-- BEGIN Text provided --

12. The process according to claim 1, wherein the pre-tube is drawn after the tempering step.

13. The process according to claim 12, wherein the pre-tube is subjected to stress relieving annealing after drawing.

14. The process according to claim 1, wherein the heating is by induction heating.

15. The process according to claim 1, wherein the quenching is at a t8/5 time of less than 4 s.

16. The process according to claim 1, wherein the pre-tube is maintained at the quenching temperature for a period of 1 to 10 seconds prior to quenching.

17. The process according to claim 1, wherein the pre-tube is maintained at the tempering temperature for a period of time greater than 5 seconds.

18. The process according to claim 1, wherein the pre-tube is heated to a temperature of Ac3+50° C. for hardening.

19. The process according to claim 14, wherein the induction heating is at a heating rate greater than 50K/s.

20. The process according to claim 1, wherein the steel tube has a tensile strength of at least 1,050 MPa.

21. The process according to claim 1, wherein manganese is present in an amount in a range of 0.6-1.7 Ma %.

22. The process according to claim 1, wherein the steel tube has a microstructure with a former average austenite grain size (D.sub.avg) of <4.6 μm.

23. The process according to claim 1, wherein the steel tube has a microstructure with a former average austenite grain size (D.sub.avg) of <4.0 μm.

24. The process according to claim 1, wherein the steel tube has a microstructure with a former average austenite grain size (D.sub.avg) of <3.5 μm.

25. A process for producing a high-strength steel tube, characterized in that a hot-rolled pre-tube made of a material having an Ac3 temperature at which the material of the pre-tube has been austenitized is subjected to at least two hardening steps with a final tempering step, the pre-tube is heated to a quenching temperature of at least the Ac3 temperature for hardening and is heated to a tempering temperature in a the range of 400 to 600° C. for tempering, wherein the quenching is at a t8/5 time of less than 4 s.

26. The process according to claim 25, wherein the steel tube has a microstructure with a former average austenite grain size (D.sub.avg) of <5 μm.

-- END Text provided --
-- BEGIN Data excerpts --

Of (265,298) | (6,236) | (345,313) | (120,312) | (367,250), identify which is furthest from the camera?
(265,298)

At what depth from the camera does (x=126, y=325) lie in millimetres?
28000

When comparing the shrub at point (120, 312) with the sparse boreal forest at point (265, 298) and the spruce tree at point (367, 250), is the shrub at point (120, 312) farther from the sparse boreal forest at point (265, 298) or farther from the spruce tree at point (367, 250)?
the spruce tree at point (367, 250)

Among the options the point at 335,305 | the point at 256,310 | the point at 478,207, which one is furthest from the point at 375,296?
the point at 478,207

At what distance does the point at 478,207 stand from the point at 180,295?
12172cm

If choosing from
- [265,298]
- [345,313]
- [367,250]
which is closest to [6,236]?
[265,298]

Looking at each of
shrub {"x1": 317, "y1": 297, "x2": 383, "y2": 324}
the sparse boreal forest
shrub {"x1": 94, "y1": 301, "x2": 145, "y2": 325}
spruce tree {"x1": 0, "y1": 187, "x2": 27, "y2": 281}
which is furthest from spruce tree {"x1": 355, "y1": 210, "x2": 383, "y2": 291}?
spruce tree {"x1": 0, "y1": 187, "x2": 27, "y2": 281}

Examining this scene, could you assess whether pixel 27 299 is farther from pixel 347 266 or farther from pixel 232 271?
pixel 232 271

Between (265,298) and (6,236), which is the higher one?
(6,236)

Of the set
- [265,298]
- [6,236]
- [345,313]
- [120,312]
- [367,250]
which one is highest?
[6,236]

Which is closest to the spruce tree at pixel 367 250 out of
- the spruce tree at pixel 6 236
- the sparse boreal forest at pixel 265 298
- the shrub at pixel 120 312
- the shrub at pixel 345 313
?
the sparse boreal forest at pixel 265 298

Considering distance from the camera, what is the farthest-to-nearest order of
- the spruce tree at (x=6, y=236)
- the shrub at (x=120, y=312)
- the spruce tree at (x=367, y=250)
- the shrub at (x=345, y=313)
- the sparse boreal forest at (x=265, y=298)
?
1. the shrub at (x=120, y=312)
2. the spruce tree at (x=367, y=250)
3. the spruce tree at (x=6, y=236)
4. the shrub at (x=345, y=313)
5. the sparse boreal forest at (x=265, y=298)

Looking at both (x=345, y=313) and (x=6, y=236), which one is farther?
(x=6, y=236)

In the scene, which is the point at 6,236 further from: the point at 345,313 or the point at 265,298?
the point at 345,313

-- END Data excerpts --

• [Stated task 1] Can you transcribe the listing word for word, starting at the line containing "Which is closest to the" and ending with the listing's final line?
• [Stated task 2] Could you write the next part of the claims on the high-strength steel tube process, picking up after the last claim shown?

• [Expected output 1]
Which is closest to the spruce tree at pixel 367 250 out of
- the spruce tree at pixel 6 236
- the sparse boreal forest at pixel 265 298
- the shrub at pixel 120 312
- the shrub at pixel 345 313
?
the sparse boreal forest at pixel 265 298

Considering distance from the camera, what is the farthest-to-nearest order of
- the spruce tree at (x=6, y=236)
- the shrub at (x=120, y=312)
- the spruce tree at (x=367, y=250)
- the shrub at (x=345, y=313)
- the sparse boreal forest at (x=265, y=298)
?
1. the shrub at (x=120, y=312)
2. the spruce tree at (x=367, y=250)
3. the spruce tree at (x=6, y=236)
4. the shrub at (x=345, y=313)
5. the sparse boreal forest at (x=265, y=298)

Looking at both (x=345, y=313) and (x=6, y=236), which one is farther?
(x=6, y=236)

In the scene, which is the point at 6,236 further from: the point at 345,313 or the point at 265,298?
the point at 345,313

• [Expected output 2]
27. A process for producing a high-strength steel tube, characterized in that a hot-rolled pre-tube made of a material having an Ac3 temperature at which the material of the pre-tube has been austenitized is subjected to at least two hardening steps with a final tempering step, the pre-tube is heated to a quenching temperature of at least the Ac3 temperature for hardening and is heated to a tempering temperature in a the range of 400 to 600° C. for tempering, wherein the pre-tube is maintained at the quenching temperature for a period of 1 to 10 seconds prior to quenching.

Description

BRIEF DESCRIPTION OF THE DRAWINGS

(1) The invention will be explained in more detail by the following description of the figures. Showing:

(2) FIG. 1: time-temperature curve of an embodiment of a manufacturing process according to the invention;

(3) FIG. 2: time-temperature curve of a further embodiment of a manufacturing process according to the invention;

(4) FIG. 3: a schematic representation of former austenitic grain size distribution of steel tube embodiments of the invention; and

(5) FIG. 4: schematic representation of a martensitic structure with former austenite grain boundaries and with martensitic package boundaries.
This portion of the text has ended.